# Buno Vino Auto Bottle Grav Filler



## cindyjo (Jun 16, 2007)

Well I finally was able to bottle my WE Viognier using my new BV Auto Bottle Gravity filler. I found the experience a little frustrating/disappointing and I was wondering if anyone had similar experience or was this my ineptness and I need more practice. BTW there happened to be an extra glass full that just did not make it into a bottle, it is awsome. I cannot wait for it to age a little more
I had a little trouble trouble getting suction started by sucking on the overflow tube, I welcome any suggestions on getting suction going easier.
It seemed an awful lot of air was getting in, much more than with the little bottle filler that came withmy original winemakingkit. I think as a result of this or maybe insuffcient degassing, some of the bottles has a lot of bubbles at the top. If I did not degas well wouldn't all the bottles have bubbles/foam?? It seemed to get worse the lower I got in the carboy. those last few bottles were foamy.
The auto shut off only worked some of the time, I lost about a cup when it did not shut off a couple of times. I think there is an adjustment I need to play with.
Getting all the wine out of the carboy was impossible by myself. (Hubby was not available to help) This kit required you to rack off the lees two weeks before bottling to clarify so there was no sediment. I really wanted to get every drop. I ended up sanitizing a plastic pitcher and pouring that last bottle worth into the pitcher then into a bottle. 
I think that is it. Thanks for your help. I am going to bottle my first red in a couple of weeks so I am open to any suggestions anyone has.


----------



## Waldo (Jun 17, 2007)

Cindy, I have never used one of these so I can't offer much technical expertise but I would recommend just filling a carboy about half full of just water and practice with it until you get the hang of using it comfortably and learning how to adjust it properly. A little spilt water is good for dirty floors and such


----------



## AAASTINKIE (Jun 17, 2007)

I use a bottling bucket with a spicot on the bottom, rack into it and I use the cheap little cane filler that came with my kit, I have a gravity filler but have never opened the package, I'm happy with what I have.


----------



## NorthernWinos (Jun 17, 2007)

Bottling bucket with a spigot and a cane filler here too...

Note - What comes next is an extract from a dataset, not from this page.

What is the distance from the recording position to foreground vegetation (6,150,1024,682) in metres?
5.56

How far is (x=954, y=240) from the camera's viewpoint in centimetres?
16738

Moved on up to a cane filler with a spring in it, had some issues with the spring sticking...so went back to the one with just a little thing you press to release the wine...


Only problems come if using high punted Bordeaux bottles as it is hard to get the little dingly thing into the edges of the bottom of the bottle, but have figured that out now....


Also have to pay attention to the darker bottles filling...other than that no problems with the simple way of filling the bottles, when you pull out the wand the bottles are all filled exactly the same.


----------



## cindyjo (Jun 18, 2007)

Thanks for all your input. I will practice more and take another look at my cane filler.


----------



## chevyguy65 (Jun 19, 2007)

We love using the auto filler.It did take alittle to get used to it. We used a jug of tap water to practise and make adjustments untill it was right where we wanted it. We found out a few things 
1) make sure the carboy is high enough above the bottle.. we put it on the counter and sit on the floor to bottle.
2)adjust the set screw in very small adjustments...alittle goes along way
3) use a clean bottle for the overflow tube...when it shuts off the excess needs to go some where
4) use the overflow to taste your creation...we get about a glass or so


Enjoy!!!!


----------



## geocorn (Jun 19, 2007)

Good advice, chevy. Cindy, if you have more questions about it, please give me a call. My wife swears by that filler, but a few of my customers have had some difficulties. Maybe we can figure out if it is technique or a bad filler. That does happen, on occasion.


----------



## masta (Jun 20, 2007)

I also use the auto filler and love it but it does take some practice to get the setup right. With the height of my shelf I place my bottles to be filled on top of a primary fermenter. Maximizing the height based on the hose length is key since gravity is your friend here. You need a good seal in the first bottle when starting the siphon but if you still have trouble it could be leaking where the hose is attached to the filler. Since the shutoff set screw is carbon steel and not stainless



it can stick because the screw will rust. I take it out and place a very small dab of Vaseline on the end and then reset the adjustment. 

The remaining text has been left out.